Adeptes des costumes blancs comme Sékou Touré, Alpha Condé a eu tendance à « etchniciser » les débats pendant plus de dix ans en fustigeant la duplicité et l’opportunisme de ses adversaires peuls. Il se plaint en privé d’être l’objet d’un complot peul, tout en se défendant de tout racisme, égrainant ses nombreux compagnons de lutte et ses ministres, tous issus de cette communauté. Il a même eu une épouse peule, Mama Kany Diallo, l’actuelle ministre du Plan.

Très présente dans le Fouta-Djalon, la communauté peule représente près de 40 % des Guinéens.

« Les Peuls sont originaires de la haute vallée du Nil, explique Ibrahima Diawadoh N’Jim, membre du Conseil économique, social et environnemental. Il n’y a pratiquement pas une région où ils n’ont pas fondé un empire (Macina, Fouta-Toro, Sokoto..., principalement entre les IIIe et XIXe siècles) en islamisant les populations. »

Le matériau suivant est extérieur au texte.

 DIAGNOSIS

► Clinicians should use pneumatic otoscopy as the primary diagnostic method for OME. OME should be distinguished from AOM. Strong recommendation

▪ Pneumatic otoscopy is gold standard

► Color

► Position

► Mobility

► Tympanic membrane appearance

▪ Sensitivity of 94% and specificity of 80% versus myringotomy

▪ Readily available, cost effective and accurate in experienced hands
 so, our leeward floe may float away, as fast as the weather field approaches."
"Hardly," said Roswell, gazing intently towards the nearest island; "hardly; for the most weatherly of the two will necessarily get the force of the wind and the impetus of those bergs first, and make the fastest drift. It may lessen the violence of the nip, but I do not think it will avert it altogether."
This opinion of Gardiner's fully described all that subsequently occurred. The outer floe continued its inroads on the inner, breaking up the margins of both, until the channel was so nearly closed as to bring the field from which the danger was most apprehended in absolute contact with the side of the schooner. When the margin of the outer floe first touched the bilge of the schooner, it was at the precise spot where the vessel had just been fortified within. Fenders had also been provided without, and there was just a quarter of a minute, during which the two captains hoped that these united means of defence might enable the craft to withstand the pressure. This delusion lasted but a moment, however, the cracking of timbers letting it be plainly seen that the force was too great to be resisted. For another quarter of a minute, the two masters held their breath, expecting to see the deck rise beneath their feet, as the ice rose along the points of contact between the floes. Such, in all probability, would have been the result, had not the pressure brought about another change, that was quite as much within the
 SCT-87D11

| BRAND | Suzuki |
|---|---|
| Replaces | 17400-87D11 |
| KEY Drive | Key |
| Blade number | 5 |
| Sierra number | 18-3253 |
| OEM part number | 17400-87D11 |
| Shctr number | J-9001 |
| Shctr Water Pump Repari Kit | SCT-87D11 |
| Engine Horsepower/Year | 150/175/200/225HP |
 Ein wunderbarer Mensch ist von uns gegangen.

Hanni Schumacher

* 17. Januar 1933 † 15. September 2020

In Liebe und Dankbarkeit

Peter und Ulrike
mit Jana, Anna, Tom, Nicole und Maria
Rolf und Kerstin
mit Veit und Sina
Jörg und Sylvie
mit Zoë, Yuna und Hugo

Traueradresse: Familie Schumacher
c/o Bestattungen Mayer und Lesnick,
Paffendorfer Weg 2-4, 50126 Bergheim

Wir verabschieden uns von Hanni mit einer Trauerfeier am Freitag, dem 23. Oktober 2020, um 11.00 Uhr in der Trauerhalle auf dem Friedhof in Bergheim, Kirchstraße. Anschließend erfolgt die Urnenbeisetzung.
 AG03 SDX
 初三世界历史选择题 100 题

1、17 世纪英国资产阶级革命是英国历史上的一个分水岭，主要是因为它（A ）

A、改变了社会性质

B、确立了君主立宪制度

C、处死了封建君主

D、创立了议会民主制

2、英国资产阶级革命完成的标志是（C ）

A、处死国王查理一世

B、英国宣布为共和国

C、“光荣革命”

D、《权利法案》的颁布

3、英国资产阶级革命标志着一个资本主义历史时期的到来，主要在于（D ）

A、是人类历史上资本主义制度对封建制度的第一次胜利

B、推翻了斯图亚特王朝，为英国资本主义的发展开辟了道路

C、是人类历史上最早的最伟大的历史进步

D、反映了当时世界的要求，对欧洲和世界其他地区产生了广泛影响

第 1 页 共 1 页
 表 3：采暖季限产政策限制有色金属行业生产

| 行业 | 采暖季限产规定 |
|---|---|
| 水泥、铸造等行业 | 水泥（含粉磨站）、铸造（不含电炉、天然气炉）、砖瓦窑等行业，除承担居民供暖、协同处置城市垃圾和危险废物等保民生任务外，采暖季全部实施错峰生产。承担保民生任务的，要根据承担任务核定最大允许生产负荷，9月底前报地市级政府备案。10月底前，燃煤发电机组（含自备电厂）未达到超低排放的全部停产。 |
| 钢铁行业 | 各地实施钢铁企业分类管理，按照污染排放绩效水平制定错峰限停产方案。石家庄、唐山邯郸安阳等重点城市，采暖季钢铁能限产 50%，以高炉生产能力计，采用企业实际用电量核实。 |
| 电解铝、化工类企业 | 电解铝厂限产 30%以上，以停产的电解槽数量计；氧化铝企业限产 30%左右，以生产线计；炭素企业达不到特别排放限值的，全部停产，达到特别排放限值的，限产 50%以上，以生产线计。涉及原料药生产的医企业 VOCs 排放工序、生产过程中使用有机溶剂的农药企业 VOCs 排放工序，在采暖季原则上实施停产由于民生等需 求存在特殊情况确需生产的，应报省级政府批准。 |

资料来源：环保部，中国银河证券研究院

Ce qui n’était sans poser de problème au colonisateur français. «Parmi les populations indigènes que nous avons eu à coloniser, il y a une ethnie qui n’acceptera jamais notre domination, expliquait Louis Faidherbe (1818-1889), ancien gouverneur de la colonie. Et il se trouve que cette ethnie est très répandue sur notre espace de colonisation. Il est urgent et impératif, pour notre présence en Afrique, de réussir à la diviser et leur opposer les autres ethnies moins rebelles. Car le jour où les Peuls se regrouperont, ils peuvent balayer sur leur passage toutes les forces coloniales»

Estimée entre 30 et 40 millions, cette communauté est aujourdhui présente dans une quinzaine de pays africains, du Sénégal au Soudan.

Population d’éleveur nomade à l’origine, une bonne partie des Peuls est dorénavant sédentarisée. La communauté compte de nombreux intellectuels, chercheurs, grands médecins et hommes politiques. Le premier Premier ministre du Sénégal, Mamadou Dia, et le premier président du Cameroun, Ahmadou Ahidjo, en sont issus tout comme d’ex-chefs d’Etat du Nigeria (Shagari, Yar’Adua), du Mali (Amadou Toumani Touré) et du Burkina (Thomas Sankara), et l’actuel président gambien, Adama Barrow.

La stigmatisation des Peuls est plutôt récente et liée à l’essor du jihadisme — qui séduit certains jeunes de la communauté —, même si des dirigeants comme Sékou Touré leur avait déclaré la guerre. Certains sont morts dans les geôles guinéennes à l’image de Diallo Telli, premier secrétaire de l’Organisation de l’unité africaine.